- Your objective:
Your task is to print every entry below exactly as given.

- Supplied records:
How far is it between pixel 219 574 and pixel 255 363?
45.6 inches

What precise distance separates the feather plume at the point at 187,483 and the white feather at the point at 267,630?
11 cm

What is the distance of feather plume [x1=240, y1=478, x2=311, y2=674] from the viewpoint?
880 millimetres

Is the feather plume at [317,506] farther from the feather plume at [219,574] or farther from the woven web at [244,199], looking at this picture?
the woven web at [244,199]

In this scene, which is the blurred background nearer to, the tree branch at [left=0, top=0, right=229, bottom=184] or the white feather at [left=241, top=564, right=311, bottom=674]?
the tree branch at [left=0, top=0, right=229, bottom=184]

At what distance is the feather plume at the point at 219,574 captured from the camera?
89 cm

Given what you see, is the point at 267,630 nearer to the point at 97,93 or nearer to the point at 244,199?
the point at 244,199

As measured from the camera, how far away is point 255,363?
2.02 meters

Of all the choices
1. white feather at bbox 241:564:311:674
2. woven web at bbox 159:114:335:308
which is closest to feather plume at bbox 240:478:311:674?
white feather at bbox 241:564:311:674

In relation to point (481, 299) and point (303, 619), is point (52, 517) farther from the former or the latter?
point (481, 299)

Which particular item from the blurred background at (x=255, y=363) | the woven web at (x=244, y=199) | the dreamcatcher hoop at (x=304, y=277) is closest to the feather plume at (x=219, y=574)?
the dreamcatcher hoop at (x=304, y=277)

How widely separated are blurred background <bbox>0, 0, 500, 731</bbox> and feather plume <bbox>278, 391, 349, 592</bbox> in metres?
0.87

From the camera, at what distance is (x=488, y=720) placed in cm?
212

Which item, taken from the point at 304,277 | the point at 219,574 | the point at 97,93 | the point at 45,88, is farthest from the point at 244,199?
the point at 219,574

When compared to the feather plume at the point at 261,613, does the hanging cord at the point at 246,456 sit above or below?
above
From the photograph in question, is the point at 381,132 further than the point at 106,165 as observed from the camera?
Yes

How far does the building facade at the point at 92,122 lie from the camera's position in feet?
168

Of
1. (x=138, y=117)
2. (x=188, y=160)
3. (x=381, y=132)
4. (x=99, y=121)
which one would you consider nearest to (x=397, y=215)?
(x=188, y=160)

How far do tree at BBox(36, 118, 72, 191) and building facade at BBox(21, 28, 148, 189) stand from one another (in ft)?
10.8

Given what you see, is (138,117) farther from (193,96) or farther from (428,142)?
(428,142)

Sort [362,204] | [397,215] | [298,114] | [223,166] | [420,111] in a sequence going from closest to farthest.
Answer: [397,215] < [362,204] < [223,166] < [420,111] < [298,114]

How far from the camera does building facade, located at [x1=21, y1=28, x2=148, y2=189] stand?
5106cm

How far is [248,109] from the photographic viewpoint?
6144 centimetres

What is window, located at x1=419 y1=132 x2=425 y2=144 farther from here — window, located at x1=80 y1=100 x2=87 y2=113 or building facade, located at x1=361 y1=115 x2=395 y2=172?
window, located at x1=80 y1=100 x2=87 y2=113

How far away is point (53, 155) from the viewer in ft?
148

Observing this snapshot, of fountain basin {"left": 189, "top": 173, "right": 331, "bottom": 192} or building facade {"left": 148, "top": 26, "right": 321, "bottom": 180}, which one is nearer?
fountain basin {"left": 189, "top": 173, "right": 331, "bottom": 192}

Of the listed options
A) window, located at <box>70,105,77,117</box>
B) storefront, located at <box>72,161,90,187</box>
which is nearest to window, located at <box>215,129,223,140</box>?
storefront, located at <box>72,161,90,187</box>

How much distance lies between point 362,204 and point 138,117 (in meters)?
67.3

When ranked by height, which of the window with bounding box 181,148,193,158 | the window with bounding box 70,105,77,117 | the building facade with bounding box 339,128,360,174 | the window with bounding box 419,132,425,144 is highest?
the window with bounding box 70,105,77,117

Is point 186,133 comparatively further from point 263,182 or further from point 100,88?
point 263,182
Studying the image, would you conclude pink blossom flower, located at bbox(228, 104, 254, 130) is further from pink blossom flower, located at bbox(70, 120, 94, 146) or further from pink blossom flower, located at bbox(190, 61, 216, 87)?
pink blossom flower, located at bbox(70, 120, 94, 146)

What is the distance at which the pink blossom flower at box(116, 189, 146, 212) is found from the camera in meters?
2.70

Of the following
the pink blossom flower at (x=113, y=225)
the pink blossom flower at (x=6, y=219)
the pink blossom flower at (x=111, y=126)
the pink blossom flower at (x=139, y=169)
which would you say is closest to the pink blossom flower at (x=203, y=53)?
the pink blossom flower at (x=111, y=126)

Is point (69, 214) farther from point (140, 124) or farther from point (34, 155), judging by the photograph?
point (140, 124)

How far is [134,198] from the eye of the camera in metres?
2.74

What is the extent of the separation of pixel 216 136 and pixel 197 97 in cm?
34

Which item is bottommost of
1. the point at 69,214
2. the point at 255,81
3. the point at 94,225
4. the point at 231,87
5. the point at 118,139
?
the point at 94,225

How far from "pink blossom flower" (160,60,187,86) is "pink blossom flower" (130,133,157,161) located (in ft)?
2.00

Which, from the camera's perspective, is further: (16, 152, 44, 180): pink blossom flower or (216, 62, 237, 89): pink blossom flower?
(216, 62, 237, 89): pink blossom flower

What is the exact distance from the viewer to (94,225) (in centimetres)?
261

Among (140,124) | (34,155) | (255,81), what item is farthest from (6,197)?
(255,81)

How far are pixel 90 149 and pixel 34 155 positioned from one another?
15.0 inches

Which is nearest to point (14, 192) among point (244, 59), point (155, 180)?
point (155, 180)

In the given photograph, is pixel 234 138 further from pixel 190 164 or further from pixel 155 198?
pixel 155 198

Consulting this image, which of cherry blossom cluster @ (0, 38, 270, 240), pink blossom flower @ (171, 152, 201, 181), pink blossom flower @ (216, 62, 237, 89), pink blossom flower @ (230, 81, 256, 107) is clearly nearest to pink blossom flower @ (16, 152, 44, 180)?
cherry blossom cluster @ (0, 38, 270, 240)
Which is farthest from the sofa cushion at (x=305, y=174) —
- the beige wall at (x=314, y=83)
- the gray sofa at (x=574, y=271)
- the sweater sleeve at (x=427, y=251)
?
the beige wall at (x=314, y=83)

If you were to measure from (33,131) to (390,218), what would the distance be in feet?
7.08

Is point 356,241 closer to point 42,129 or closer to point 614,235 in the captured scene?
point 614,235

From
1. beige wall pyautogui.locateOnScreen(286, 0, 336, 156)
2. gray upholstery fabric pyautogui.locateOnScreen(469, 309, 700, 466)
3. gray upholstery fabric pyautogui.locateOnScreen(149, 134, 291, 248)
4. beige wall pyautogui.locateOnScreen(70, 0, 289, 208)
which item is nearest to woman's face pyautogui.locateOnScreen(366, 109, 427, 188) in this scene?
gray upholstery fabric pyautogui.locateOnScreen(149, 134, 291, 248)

- Expected answer:
How far is it between pixel 219 574 and pixel 255 363?
45.6 inches

What precise distance separates the feather plume at the point at 187,483 and the white feather at the point at 267,630?
11 cm

What is the distance of feather plume [x1=240, y1=478, x2=311, y2=674] from the viewpoint?
880 millimetres

Is the feather plume at [317,506] farther from the feather plume at [219,574] or farther from the woven web at [244,199], looking at this picture?
the woven web at [244,199]

In this scene, which is the blurred background nearer to, the tree branch at [left=0, top=0, right=229, bottom=184] or the white feather at [left=241, top=564, right=311, bottom=674]?
the tree branch at [left=0, top=0, right=229, bottom=184]

At what distance is the feather plume at the point at 219,574 captured from the camera?
89 cm

Given what you see, is the point at 267,630 nearer to the point at 97,93 or nearer to the point at 244,199?
the point at 244,199

As measured from the camera, how far away is point 255,363?
2.02 meters

Of all the choices
1. white feather at bbox 241:564:311:674
2. woven web at bbox 159:114:335:308
which is closest to feather plume at bbox 240:478:311:674?
white feather at bbox 241:564:311:674

In relation to point (481, 299) and point (303, 619), is point (52, 517) farther from the former or the latter?
point (481, 299)

Which particular item from the blurred background at (x=255, y=363) | the woven web at (x=244, y=199) | the dreamcatcher hoop at (x=304, y=277) is closest to the feather plume at (x=219, y=574)?
the dreamcatcher hoop at (x=304, y=277)

How widely separated are blurred background <bbox>0, 0, 500, 731</bbox> and feather plume <bbox>278, 391, 349, 592</bbox> in metres?
0.87

From the camera, at what distance is (x=488, y=720) placed in cm?
212

Which item, taken from the point at 304,277 | the point at 219,574 | the point at 97,93 | the point at 45,88, is farthest from the point at 244,199?
the point at 219,574

When compared to the feather plume at the point at 261,613, does the hanging cord at the point at 246,456 sit above or below?
above
From the photograph in question, is the point at 381,132 further than the point at 106,165 as observed from the camera?
Yes

How far does the building facade at the point at 92,122 lie from the camera's position in feet?
168

Of
1. (x=138, y=117)
2. (x=188, y=160)
3. (x=381, y=132)
4. (x=99, y=121)
which one would you consider nearest to (x=397, y=215)?
(x=188, y=160)

How far do tree at BBox(36, 118, 72, 191) and building facade at BBox(21, 28, 148, 189) stand from one another (in ft)?
10.8

Given what you see, is (138,117) farther from (193,96) or farther from (428,142)?
(428,142)

Sort [362,204] | [397,215] | [298,114] | [223,166] | [420,111] in a sequence going from closest to farthest.
Answer: [397,215] < [362,204] < [223,166] < [420,111] < [298,114]

How far from the camera does building facade, located at [x1=21, y1=28, x2=148, y2=189] stand?
5106cm

How far is [248,109] from the photographic viewpoint?
6144 centimetres

What is window, located at x1=419 y1=132 x2=425 y2=144 farther from here — window, located at x1=80 y1=100 x2=87 y2=113 or building facade, located at x1=361 y1=115 x2=395 y2=172?
window, located at x1=80 y1=100 x2=87 y2=113

How far away is point (53, 155) from the viewer in ft?
148

Observing this snapshot, of fountain basin {"left": 189, "top": 173, "right": 331, "bottom": 192} or building facade {"left": 148, "top": 26, "right": 321, "bottom": 180}, which one is nearer?
fountain basin {"left": 189, "top": 173, "right": 331, "bottom": 192}

Of the listed options
A) window, located at <box>70,105,77,117</box>
B) storefront, located at <box>72,161,90,187</box>
which is nearest to window, located at <box>215,129,223,140</box>?
storefront, located at <box>72,161,90,187</box>

How much distance lies between point 362,204 and point 138,117 (in meters)?
67.3

When ranked by height, which of the window with bounding box 181,148,193,158 | the window with bounding box 70,105,77,117 | the building facade with bounding box 339,128,360,174 | the window with bounding box 419,132,425,144 is highest?
the window with bounding box 70,105,77,117

Is point 186,133 comparatively further from point 263,182 or further from point 100,88?
point 263,182
Studying the image, would you conclude pink blossom flower, located at bbox(228, 104, 254, 130) is further from pink blossom flower, located at bbox(70, 120, 94, 146) or further from pink blossom flower, located at bbox(190, 61, 216, 87)?
pink blossom flower, located at bbox(70, 120, 94, 146)

What is the distance at which the pink blossom flower at box(116, 189, 146, 212) is found from the camera in meters?
2.70

Of the following
the pink blossom flower at (x=113, y=225)
the pink blossom flower at (x=6, y=219)
the pink blossom flower at (x=111, y=126)
the pink blossom flower at (x=139, y=169)
which would you say is closest to the pink blossom flower at (x=203, y=53)?
the pink blossom flower at (x=111, y=126)

Is point (69, 214) farther from point (140, 124) or farther from point (34, 155), judging by the photograph?
point (140, 124)

How far is [134,198] from the eye of the camera in metres?
2.74

What is the extent of the separation of pixel 216 136 and pixel 197 97 in cm?
34

Which item is bottommost of
1. the point at 69,214
2. the point at 255,81
3. the point at 94,225
4. the point at 231,87
5. the point at 118,139
?
the point at 94,225

How far from "pink blossom flower" (160,60,187,86) is "pink blossom flower" (130,133,157,161) located (in ft)?
2.00

Which, from the camera's perspective, is further: (16, 152, 44, 180): pink blossom flower or (216, 62, 237, 89): pink blossom flower?
(216, 62, 237, 89): pink blossom flower

What is the exact distance from the viewer to (94,225) (in centimetres)?
261

Among (140,124) | (34,155) | (255,81), what item is farthest from (6,197)?
(255,81)

How far are pixel 90 149 and pixel 34 155 positioned from one another?
15.0 inches

Which is nearest to point (14, 192) among point (244, 59), point (155, 180)?
point (155, 180)

In the given photograph, is pixel 234 138 further from pixel 190 164 or further from pixel 155 198?
pixel 155 198

Consulting this image, which of cherry blossom cluster @ (0, 38, 270, 240), pink blossom flower @ (171, 152, 201, 181), pink blossom flower @ (216, 62, 237, 89), pink blossom flower @ (230, 81, 256, 107) is clearly nearest to pink blossom flower @ (16, 152, 44, 180)?
cherry blossom cluster @ (0, 38, 270, 240)
Which is farthest from the sofa cushion at (x=305, y=174) —
- the beige wall at (x=314, y=83)
- the gray sofa at (x=574, y=271)
- the sweater sleeve at (x=427, y=251)
?
the beige wall at (x=314, y=83)

If you were to measure from (33,131) to (390,218), what would the distance be in feet?
7.08

Is point 356,241 closer to point 42,129 or closer to point 614,235 in the captured scene?
point 614,235

From
1. beige wall pyautogui.locateOnScreen(286, 0, 336, 156)
2. gray upholstery fabric pyautogui.locateOnScreen(469, 309, 700, 466)
3. gray upholstery fabric pyautogui.locateOnScreen(149, 134, 291, 248)
4. beige wall pyautogui.locateOnScreen(70, 0, 289, 208)
which item is nearest to woman's face pyautogui.locateOnScreen(366, 109, 427, 188) in this scene?
gray upholstery fabric pyautogui.locateOnScreen(149, 134, 291, 248)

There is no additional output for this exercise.